Partly in hopes of getting more discussion going on the site, partly to reach out to a different audience, and partly to say that there are certain posts that aren't merely news or a quick thought or two but that reflect a bit of thought on my part, I am setting up a new series of posts which I'm calling the Netlab Dispatches. Think of these as slow blogging (isn't it great that you can coin a term and then find out that someone else already has written the manifesto for it?), a rejection of immediacy and pagerank in favor of consideration. Slow food for the gaping maw of Drupal.

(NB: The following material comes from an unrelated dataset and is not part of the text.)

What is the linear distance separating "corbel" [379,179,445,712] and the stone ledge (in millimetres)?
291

In recognition of this, Netlab Dispatches will not only be posted to the blog, they will be sent out via e-mail to anyone who signs up for them (in the form on the right). There will be a few Netlab Dispatches a month, maybe one, no more than four (unless something comes over me). The first one comes out next week. I hope these more substantive and more provocative posts intrigue you. You will be able to read all of them here and even subscribe to this set of posts via a special RSS feed if it suits you.

Let's see how this experiment goes.

With that, it's time to sign off for the night.